Malachie condamne aussi le comportement des hommes avec leurs femmes. Que personne ne soit traître envers la femme de sa jeunesse. En effet, répudier par haine, dit Yhwh, le Dieu d’Israël, c’est charger son vêtement de violence, dit Yhwh de l’univers. Respectez votre vie. Ne soyez pas traîtres (Ml 2,15-16).
Il annonce un jugement sur la base d’un ordre spirituel et social. Je m’approcherai de vous pour le jugement. Je serai un prompt accusateur contre les magiciens et les adultères, contre les parjures, contre ceux qui exploitent l’ouvrier salarié, la veuve et l’orphelin, qui oppriment l’émigré et ne me craignent pas, dit Yhwh de l’univers (Ml 3,5) .

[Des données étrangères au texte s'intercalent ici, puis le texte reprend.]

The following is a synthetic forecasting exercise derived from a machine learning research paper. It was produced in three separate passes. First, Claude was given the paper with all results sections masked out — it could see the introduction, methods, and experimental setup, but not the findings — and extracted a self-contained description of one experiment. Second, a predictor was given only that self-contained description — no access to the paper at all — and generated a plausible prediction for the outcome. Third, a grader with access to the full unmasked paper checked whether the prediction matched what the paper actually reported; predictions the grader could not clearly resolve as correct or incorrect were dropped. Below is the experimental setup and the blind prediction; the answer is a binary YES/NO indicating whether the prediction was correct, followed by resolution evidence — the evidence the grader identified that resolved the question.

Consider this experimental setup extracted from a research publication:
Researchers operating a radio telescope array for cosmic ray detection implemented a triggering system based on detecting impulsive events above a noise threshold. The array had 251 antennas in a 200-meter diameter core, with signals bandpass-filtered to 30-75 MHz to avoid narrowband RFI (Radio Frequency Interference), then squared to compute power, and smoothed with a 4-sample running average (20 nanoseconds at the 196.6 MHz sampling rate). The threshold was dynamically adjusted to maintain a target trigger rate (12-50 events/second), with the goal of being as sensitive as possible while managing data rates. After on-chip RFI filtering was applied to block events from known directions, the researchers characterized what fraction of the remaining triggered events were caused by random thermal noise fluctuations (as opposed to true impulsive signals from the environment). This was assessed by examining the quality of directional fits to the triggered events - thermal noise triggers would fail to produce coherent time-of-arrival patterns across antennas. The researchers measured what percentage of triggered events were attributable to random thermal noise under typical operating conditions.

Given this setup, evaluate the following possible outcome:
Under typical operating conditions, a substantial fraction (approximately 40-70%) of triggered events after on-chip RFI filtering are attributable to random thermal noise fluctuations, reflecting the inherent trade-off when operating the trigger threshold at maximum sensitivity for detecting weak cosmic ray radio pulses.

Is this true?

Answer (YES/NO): YES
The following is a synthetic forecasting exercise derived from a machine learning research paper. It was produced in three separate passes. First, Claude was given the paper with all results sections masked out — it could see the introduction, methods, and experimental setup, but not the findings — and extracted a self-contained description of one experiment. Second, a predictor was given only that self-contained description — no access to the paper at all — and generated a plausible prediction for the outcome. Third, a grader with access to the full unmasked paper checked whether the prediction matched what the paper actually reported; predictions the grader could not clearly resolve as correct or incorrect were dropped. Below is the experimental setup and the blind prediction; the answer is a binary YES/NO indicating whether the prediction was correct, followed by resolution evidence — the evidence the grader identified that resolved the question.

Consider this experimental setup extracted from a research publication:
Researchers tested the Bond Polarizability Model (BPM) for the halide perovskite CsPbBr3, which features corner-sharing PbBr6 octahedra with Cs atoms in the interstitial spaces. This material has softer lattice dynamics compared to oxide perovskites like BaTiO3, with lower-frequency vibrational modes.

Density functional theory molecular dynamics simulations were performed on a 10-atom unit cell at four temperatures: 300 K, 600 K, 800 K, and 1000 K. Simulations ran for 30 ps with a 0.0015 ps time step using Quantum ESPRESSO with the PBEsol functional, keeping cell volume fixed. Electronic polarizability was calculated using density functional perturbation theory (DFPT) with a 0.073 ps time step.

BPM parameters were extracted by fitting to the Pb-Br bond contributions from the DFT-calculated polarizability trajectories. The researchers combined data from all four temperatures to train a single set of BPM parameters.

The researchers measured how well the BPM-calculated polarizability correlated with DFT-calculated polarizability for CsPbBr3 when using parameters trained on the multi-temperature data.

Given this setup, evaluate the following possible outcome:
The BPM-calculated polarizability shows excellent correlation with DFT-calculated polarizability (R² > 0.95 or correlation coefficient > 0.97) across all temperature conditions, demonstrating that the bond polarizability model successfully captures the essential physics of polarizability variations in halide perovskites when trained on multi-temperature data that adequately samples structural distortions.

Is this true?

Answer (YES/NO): NO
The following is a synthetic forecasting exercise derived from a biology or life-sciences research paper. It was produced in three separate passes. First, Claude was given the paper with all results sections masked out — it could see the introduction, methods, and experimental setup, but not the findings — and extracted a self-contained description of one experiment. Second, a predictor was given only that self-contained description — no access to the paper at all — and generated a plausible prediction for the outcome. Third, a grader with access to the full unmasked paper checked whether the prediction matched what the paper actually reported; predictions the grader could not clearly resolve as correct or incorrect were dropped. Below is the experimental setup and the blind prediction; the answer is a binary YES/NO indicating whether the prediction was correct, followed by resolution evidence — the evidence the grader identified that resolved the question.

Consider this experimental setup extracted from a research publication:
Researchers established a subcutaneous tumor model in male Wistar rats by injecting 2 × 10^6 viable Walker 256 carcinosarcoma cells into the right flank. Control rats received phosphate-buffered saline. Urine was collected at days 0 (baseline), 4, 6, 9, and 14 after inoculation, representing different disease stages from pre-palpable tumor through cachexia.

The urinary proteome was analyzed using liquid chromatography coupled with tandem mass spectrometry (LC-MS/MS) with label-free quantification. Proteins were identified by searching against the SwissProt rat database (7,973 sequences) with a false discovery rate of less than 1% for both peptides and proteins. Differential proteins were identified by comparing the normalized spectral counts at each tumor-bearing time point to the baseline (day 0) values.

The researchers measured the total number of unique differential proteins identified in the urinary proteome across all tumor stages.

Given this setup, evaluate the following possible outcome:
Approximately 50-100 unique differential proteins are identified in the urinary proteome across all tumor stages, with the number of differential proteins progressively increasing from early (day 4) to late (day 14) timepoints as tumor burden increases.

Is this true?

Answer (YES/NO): NO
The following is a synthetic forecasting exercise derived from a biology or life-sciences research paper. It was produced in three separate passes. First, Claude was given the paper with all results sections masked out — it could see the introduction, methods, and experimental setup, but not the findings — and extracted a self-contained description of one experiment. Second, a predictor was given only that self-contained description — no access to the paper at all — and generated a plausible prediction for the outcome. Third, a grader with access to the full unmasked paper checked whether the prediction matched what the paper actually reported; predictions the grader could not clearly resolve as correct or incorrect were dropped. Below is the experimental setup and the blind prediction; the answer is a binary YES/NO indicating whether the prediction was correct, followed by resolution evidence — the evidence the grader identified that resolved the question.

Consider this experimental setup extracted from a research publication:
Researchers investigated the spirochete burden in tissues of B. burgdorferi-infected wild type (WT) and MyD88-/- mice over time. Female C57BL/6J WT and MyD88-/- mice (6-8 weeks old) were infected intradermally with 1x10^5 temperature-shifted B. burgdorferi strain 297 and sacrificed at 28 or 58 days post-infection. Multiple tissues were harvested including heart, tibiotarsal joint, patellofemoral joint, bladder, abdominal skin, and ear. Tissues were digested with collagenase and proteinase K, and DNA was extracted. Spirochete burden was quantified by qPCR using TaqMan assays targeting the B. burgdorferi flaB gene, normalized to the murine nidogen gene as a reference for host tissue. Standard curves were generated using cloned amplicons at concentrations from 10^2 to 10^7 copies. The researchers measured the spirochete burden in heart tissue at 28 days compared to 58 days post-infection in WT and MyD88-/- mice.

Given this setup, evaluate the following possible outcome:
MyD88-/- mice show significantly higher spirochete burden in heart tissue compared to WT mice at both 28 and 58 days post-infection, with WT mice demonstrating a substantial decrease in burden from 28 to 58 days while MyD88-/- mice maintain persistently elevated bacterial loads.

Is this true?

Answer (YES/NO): NO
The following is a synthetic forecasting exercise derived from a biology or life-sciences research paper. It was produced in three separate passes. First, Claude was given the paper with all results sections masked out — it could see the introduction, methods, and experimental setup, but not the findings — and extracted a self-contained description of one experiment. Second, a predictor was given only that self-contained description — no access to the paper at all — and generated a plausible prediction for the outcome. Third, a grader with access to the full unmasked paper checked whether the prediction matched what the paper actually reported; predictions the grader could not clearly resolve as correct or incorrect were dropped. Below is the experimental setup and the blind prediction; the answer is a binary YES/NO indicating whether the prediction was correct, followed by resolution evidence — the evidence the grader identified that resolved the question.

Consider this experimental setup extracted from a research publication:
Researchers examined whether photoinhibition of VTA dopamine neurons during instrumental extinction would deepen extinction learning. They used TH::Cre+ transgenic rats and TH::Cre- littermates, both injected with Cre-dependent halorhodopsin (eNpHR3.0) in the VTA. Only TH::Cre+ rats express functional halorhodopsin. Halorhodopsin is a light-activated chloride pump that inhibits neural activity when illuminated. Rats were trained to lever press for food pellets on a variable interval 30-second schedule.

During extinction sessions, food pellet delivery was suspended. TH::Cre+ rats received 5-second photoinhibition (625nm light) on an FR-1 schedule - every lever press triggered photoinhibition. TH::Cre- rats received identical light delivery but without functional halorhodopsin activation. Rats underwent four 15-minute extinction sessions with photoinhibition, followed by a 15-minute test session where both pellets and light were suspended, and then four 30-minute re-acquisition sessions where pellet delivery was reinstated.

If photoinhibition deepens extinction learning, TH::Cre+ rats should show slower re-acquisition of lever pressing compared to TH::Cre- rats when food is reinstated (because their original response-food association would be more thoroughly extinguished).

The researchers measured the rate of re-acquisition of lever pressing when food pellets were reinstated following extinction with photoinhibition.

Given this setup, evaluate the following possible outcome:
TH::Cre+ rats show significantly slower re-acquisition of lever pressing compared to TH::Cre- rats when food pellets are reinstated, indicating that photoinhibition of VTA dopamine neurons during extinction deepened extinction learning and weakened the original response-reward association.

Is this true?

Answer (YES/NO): NO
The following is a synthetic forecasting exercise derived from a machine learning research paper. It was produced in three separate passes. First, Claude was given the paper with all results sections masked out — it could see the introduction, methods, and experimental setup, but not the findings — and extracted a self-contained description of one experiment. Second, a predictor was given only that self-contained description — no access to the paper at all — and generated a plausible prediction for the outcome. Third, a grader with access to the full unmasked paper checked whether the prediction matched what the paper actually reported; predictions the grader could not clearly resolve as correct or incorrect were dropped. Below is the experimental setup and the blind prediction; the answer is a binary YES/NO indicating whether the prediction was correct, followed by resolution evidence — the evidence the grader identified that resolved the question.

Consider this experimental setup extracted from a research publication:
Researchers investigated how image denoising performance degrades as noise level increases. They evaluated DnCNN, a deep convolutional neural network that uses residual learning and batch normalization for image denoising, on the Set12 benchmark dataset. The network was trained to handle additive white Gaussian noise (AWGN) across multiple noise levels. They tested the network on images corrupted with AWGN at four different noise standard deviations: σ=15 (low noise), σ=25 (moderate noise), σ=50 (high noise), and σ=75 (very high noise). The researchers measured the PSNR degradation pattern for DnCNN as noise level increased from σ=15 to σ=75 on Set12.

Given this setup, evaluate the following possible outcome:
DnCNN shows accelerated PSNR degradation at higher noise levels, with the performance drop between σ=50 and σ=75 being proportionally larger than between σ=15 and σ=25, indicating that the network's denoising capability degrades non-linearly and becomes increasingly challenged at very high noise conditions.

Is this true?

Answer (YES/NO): NO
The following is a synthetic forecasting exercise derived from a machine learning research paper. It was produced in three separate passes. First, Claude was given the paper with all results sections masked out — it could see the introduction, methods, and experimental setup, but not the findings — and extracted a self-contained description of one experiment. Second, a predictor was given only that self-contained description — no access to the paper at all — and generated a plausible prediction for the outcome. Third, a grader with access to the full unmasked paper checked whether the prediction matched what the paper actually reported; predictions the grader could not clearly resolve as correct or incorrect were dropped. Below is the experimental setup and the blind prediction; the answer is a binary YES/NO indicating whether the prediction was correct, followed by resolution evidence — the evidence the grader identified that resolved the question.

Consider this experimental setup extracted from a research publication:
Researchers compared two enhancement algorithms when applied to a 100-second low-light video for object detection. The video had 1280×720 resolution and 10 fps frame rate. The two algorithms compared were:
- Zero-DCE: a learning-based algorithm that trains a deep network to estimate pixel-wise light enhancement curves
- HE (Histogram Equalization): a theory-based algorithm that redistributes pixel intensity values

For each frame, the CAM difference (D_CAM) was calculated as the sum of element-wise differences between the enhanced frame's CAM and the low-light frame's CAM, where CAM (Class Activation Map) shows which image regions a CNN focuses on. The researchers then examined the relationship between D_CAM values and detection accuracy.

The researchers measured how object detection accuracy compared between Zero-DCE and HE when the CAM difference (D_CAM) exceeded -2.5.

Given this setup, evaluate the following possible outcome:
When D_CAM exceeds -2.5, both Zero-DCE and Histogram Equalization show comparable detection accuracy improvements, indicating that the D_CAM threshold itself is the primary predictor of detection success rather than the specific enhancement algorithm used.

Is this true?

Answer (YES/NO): NO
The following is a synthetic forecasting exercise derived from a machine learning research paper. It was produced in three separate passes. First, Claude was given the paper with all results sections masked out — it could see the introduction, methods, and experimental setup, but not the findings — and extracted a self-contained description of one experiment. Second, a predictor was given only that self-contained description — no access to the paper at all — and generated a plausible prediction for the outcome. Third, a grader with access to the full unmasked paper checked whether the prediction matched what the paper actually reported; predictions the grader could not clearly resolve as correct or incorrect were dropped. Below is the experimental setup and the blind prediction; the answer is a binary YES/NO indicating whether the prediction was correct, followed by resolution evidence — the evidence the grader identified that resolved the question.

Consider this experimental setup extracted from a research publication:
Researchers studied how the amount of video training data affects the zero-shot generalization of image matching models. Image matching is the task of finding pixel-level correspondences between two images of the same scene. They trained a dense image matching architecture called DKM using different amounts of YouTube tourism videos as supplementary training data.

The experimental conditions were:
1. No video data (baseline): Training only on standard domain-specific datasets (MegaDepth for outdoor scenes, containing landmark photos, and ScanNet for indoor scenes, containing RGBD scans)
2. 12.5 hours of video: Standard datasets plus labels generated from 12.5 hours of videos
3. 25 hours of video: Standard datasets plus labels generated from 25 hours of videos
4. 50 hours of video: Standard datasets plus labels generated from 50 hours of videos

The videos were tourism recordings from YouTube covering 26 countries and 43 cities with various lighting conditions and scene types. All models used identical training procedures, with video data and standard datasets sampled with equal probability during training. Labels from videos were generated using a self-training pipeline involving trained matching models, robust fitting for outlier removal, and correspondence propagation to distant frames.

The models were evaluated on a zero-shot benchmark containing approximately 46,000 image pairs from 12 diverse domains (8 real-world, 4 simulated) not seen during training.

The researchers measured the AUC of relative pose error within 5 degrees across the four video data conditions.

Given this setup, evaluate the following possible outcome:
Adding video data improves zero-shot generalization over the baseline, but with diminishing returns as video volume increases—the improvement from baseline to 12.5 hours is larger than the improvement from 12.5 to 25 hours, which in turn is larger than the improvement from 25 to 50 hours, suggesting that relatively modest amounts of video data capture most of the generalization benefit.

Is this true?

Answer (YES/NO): NO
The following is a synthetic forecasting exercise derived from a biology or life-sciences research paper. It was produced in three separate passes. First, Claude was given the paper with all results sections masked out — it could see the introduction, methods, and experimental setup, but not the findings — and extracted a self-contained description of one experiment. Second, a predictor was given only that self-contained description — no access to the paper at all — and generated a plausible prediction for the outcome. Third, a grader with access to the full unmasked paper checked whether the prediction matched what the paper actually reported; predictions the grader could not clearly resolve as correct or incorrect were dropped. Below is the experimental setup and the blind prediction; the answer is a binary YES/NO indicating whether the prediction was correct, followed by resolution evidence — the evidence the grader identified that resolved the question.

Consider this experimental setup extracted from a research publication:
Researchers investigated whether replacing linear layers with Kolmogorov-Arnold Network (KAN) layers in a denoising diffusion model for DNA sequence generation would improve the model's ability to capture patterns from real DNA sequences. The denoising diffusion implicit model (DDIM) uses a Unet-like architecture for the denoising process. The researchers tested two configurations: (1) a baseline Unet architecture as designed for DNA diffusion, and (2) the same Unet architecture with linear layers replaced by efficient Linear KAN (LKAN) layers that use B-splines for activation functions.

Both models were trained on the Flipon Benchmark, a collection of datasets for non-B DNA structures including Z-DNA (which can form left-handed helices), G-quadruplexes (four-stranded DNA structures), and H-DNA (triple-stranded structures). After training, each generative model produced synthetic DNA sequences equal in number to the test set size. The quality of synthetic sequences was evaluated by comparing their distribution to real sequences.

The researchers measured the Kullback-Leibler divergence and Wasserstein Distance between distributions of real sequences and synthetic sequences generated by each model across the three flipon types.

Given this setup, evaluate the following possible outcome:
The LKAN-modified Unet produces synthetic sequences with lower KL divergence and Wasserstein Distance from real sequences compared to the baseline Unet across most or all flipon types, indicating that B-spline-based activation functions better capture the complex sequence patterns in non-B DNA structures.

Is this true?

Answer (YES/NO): NO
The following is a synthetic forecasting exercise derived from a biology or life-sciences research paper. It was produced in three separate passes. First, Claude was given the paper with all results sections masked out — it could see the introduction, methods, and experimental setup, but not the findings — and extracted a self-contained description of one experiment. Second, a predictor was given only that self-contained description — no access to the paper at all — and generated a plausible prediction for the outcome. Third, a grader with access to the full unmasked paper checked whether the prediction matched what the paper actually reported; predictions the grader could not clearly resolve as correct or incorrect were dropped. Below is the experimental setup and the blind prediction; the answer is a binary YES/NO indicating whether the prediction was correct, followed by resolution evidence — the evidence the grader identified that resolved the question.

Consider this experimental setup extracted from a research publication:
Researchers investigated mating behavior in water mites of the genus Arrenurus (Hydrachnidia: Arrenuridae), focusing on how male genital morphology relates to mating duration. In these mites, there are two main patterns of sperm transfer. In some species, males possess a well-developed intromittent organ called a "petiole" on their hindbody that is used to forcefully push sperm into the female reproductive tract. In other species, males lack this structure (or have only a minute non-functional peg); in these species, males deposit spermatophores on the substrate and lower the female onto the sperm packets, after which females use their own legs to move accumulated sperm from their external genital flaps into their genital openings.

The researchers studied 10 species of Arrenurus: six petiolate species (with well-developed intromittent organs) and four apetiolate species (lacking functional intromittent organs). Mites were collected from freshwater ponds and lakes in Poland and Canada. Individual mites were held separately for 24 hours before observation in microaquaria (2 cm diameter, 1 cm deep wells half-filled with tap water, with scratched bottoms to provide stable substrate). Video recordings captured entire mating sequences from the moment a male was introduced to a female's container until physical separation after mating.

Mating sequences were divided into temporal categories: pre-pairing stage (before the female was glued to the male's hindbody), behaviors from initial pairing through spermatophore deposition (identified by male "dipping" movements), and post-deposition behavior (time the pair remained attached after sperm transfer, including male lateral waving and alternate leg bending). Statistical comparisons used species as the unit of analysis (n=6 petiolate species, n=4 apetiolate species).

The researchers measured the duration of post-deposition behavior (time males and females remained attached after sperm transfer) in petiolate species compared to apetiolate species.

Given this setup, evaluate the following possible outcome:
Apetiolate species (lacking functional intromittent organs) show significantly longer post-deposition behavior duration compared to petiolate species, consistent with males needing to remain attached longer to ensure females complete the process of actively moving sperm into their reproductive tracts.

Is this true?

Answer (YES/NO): NO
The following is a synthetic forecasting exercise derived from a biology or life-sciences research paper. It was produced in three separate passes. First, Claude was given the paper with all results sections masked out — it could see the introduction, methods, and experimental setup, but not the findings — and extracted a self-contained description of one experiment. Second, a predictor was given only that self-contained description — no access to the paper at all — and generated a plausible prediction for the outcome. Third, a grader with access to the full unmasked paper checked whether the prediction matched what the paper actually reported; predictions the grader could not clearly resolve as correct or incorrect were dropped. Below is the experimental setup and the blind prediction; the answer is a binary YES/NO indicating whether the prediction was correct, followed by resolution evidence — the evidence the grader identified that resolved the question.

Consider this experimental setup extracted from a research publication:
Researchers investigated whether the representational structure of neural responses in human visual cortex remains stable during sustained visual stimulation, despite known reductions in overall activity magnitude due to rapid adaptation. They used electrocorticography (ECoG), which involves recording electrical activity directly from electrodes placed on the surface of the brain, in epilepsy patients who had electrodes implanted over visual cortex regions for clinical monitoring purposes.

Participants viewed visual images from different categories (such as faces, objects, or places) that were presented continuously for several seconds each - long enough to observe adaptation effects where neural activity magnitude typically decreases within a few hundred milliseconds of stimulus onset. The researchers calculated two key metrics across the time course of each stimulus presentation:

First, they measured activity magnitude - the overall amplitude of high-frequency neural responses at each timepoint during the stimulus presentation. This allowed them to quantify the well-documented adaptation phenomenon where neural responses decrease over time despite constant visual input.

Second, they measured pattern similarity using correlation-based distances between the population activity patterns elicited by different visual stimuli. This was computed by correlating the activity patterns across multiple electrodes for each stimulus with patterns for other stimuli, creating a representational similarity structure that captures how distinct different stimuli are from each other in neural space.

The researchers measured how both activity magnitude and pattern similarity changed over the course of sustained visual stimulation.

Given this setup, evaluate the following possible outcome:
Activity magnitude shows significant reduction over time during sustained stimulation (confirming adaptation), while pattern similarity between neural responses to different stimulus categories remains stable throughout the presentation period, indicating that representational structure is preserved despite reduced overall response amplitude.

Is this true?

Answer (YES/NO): YES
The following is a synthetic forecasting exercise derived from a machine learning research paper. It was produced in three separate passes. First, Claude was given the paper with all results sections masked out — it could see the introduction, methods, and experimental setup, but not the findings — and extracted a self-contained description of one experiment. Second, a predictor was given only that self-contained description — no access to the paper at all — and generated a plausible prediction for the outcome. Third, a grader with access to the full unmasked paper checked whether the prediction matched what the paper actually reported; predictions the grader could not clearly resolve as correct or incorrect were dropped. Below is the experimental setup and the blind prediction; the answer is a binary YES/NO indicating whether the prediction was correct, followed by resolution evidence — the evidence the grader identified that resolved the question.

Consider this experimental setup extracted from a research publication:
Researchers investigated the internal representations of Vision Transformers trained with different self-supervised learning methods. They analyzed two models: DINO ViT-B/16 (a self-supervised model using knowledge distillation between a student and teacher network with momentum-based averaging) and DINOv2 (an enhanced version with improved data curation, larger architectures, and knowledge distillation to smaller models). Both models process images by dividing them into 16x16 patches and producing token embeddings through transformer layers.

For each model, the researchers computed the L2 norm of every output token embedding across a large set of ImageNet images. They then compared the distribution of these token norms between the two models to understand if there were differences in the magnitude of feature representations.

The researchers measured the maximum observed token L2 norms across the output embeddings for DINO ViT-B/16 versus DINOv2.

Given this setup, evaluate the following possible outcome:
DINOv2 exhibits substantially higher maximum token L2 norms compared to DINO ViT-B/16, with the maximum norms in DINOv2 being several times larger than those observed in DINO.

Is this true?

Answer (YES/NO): NO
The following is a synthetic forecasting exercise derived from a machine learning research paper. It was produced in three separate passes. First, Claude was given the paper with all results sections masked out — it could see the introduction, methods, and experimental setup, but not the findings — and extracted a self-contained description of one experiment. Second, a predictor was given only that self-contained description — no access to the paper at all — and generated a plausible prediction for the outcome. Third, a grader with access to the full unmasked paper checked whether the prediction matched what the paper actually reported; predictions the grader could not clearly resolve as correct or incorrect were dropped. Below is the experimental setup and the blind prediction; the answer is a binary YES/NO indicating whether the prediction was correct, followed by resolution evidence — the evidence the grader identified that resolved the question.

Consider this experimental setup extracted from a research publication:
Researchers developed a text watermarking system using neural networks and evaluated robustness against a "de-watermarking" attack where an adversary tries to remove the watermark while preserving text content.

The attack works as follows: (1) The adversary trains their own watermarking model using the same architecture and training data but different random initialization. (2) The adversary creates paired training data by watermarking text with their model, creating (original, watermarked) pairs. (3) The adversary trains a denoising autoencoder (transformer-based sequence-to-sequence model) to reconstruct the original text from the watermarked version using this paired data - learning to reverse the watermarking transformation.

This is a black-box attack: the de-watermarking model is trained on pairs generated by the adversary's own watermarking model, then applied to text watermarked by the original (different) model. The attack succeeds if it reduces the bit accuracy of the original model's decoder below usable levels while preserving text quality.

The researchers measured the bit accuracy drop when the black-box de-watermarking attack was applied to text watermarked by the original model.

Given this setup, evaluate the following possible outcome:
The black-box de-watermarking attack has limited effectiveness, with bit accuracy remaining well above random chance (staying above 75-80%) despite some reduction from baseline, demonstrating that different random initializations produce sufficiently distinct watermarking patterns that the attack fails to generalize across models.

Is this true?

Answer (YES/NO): YES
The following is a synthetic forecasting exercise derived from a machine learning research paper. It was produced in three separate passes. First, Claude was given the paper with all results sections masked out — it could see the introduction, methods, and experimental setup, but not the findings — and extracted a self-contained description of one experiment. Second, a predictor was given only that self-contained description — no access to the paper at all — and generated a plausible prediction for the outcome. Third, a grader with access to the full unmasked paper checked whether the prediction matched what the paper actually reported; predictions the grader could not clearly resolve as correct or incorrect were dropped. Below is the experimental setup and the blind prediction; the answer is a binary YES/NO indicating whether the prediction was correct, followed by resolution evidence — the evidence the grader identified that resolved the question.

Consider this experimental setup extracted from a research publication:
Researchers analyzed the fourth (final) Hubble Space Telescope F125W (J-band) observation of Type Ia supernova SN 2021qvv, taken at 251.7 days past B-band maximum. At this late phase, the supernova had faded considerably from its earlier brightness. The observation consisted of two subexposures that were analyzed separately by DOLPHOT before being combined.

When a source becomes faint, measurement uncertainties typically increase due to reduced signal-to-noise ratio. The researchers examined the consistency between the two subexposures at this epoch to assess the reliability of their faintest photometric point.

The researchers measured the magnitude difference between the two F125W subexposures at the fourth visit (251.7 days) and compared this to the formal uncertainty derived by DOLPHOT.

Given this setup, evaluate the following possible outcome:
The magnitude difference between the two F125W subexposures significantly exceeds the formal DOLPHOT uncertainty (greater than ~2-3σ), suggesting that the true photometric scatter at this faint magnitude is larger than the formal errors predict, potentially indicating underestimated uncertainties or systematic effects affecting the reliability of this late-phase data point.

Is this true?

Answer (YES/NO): YES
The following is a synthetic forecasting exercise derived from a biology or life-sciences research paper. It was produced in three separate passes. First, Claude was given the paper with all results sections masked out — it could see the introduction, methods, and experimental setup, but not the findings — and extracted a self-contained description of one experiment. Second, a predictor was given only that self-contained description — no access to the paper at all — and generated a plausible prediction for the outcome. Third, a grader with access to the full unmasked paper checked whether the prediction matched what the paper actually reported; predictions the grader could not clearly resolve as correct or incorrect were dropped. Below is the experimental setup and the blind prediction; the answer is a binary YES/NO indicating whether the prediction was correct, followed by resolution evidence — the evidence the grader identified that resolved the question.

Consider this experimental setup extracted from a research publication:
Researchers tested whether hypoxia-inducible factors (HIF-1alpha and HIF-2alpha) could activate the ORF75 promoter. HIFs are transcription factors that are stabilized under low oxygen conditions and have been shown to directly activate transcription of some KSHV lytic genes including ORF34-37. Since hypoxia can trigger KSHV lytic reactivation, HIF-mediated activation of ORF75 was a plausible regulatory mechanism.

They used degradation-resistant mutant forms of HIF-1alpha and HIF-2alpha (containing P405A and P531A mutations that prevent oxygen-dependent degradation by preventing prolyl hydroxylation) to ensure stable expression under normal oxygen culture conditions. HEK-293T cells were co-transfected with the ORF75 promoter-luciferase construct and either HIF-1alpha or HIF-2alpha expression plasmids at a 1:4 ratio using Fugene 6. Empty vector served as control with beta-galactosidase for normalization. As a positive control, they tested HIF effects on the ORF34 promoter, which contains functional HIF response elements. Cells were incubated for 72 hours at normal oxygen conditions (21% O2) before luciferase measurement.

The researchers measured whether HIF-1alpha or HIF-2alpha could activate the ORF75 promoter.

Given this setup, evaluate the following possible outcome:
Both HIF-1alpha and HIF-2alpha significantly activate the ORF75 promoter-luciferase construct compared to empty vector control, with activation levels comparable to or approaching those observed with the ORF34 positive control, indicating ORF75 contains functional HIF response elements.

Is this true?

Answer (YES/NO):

Alors vous verrez à nouveau la différence entre le juste et le méchant, entre celui qui sert Dieu et celui qui ne le sert pas. Car voici que vient le jour, brûlant comme un four. Tous les arrogants et les méchants ne seront que paille (Ml 3,18-19).

Mais en final du livre, avant la venue de ce jour redoutable, Malachie ouvre une perspective lumineuse avec la venue sur terre d’Élie. Voici que je vais vous envoyer Élie, le prophète, avant que ne vienne le jour de Yhwh, jour grand et redoutable. Il ramènera le cœur des pères vers leurs fils, celui des fils vers leurs pères pour que je ne vienne pas frapper la terre d’interdit (Ml 3,23-24).
Ce retour d’Élie a été perçu comme réalisé en la personne de Jean-Baptiste (Mt 17,10-13).